Your instructions:
Everything from the line containing "From thin tree" to the final line of the records below should be given again exactly, and nothing else.

Records of scene-based questions:
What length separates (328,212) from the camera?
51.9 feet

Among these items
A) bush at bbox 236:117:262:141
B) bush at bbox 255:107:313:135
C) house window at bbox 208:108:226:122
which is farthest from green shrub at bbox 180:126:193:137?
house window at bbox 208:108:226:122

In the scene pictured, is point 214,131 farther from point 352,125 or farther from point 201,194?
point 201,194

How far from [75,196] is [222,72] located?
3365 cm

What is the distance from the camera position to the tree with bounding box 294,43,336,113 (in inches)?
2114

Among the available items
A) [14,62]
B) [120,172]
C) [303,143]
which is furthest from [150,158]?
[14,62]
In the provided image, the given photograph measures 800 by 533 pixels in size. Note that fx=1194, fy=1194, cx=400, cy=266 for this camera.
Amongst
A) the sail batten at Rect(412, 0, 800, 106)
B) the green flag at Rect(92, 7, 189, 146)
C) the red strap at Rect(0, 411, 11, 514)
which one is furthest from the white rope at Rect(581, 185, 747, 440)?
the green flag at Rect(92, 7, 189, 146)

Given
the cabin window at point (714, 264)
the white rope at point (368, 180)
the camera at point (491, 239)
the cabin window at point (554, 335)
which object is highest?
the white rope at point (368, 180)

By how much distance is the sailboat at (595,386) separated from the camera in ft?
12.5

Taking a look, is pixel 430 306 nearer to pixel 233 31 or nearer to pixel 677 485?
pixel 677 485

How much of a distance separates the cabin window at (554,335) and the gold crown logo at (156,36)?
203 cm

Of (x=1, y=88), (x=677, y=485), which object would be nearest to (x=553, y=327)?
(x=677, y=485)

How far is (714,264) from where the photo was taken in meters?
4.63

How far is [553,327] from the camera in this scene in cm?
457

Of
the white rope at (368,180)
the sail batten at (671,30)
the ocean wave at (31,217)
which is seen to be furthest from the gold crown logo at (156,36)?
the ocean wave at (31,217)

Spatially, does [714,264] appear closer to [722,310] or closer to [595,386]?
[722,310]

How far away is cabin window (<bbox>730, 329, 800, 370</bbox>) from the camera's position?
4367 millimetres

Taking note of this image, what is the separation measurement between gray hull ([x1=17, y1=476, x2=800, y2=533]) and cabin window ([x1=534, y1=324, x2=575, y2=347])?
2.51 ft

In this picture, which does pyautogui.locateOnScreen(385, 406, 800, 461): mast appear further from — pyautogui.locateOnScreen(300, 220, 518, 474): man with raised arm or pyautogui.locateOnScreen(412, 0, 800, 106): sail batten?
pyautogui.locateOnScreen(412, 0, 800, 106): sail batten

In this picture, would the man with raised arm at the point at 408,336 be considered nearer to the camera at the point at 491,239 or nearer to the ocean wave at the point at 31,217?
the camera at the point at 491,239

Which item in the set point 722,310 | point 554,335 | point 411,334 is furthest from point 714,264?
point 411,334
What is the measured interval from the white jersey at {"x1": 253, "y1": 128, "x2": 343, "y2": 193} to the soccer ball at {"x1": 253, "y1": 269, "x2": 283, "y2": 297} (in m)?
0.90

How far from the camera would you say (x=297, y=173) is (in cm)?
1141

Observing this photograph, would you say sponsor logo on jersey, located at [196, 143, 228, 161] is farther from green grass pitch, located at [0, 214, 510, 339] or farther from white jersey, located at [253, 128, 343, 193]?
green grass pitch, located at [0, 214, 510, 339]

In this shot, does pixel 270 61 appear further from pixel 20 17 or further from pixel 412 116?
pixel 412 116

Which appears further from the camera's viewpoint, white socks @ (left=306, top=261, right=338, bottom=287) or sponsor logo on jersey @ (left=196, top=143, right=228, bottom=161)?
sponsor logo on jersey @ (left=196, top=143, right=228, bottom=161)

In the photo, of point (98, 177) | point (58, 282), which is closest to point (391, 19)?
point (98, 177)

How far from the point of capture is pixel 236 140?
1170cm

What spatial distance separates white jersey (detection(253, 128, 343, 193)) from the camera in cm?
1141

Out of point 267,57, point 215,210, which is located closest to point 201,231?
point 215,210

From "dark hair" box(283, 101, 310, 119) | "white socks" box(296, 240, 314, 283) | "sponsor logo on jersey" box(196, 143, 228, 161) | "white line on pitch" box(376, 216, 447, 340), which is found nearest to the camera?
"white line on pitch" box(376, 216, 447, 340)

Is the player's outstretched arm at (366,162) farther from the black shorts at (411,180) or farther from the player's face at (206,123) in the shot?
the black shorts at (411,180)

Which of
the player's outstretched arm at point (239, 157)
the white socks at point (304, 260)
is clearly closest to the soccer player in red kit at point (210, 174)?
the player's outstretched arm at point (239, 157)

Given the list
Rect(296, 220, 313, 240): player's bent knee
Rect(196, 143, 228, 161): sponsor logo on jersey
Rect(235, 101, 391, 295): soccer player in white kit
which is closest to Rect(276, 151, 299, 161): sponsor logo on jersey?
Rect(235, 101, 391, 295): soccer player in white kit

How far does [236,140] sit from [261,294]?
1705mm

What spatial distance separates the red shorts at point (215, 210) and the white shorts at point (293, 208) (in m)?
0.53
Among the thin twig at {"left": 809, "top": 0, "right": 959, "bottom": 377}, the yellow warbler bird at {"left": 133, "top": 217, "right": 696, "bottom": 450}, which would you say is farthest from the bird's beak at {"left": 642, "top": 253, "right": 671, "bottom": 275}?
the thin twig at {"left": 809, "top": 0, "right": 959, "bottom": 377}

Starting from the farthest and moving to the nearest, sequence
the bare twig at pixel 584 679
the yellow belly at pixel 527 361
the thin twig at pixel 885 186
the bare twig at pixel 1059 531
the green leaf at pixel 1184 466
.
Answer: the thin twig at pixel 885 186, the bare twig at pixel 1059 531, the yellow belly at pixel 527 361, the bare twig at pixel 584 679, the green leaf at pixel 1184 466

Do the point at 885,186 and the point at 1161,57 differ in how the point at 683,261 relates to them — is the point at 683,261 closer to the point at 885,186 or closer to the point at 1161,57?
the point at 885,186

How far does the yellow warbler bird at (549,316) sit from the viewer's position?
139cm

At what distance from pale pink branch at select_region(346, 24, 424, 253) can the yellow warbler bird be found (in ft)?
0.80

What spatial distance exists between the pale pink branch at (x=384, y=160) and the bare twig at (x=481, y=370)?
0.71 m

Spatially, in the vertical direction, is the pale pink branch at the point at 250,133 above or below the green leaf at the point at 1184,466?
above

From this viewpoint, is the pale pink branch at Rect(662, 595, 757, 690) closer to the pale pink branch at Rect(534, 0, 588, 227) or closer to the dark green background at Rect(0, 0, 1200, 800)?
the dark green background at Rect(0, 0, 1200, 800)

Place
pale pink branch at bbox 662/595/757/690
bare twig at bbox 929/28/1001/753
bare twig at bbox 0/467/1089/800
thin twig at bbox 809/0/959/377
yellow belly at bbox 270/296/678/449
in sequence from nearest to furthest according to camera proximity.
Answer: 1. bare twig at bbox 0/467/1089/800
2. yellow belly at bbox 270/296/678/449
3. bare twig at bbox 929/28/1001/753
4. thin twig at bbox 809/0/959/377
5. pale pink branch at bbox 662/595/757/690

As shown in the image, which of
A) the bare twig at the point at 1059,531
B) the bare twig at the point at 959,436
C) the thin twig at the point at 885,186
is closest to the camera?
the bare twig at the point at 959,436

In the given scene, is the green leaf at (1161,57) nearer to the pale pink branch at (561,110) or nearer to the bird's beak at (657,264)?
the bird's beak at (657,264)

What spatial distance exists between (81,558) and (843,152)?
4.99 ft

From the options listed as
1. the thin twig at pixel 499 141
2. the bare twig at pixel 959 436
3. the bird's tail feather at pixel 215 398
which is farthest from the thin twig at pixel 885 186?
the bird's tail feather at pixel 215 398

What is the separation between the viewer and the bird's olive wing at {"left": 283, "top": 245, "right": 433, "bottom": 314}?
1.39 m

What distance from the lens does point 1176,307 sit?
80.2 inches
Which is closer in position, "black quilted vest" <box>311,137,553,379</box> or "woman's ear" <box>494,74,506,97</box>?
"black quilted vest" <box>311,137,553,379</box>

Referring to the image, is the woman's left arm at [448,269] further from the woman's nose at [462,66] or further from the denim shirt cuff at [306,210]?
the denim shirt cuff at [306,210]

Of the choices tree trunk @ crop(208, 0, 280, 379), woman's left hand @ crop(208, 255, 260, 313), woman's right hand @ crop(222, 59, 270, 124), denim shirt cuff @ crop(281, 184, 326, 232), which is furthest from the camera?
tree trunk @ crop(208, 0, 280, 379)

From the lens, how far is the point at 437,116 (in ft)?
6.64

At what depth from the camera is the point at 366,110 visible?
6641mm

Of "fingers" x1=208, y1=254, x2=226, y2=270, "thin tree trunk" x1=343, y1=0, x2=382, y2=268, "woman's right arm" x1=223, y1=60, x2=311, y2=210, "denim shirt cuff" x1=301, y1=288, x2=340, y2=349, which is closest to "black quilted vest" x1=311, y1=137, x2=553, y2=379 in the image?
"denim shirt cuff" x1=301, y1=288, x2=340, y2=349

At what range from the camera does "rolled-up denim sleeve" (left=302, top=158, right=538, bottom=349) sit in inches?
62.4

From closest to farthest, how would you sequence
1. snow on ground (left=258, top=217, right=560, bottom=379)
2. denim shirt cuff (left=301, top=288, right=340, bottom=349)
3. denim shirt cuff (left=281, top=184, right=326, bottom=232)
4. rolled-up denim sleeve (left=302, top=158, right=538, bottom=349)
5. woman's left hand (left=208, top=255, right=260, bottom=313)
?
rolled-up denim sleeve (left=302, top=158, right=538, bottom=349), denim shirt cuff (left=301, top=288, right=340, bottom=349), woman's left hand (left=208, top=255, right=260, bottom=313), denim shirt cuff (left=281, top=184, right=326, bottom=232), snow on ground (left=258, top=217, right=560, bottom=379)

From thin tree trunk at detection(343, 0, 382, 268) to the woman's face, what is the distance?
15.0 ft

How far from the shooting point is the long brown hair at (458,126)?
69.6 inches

Written reply:
From thin tree trunk at detection(343, 0, 382, 268) to the woman's face, what is the distance?
15.0 ft

How far from the shooting point is the long brown hair at (458,126)?
69.6 inches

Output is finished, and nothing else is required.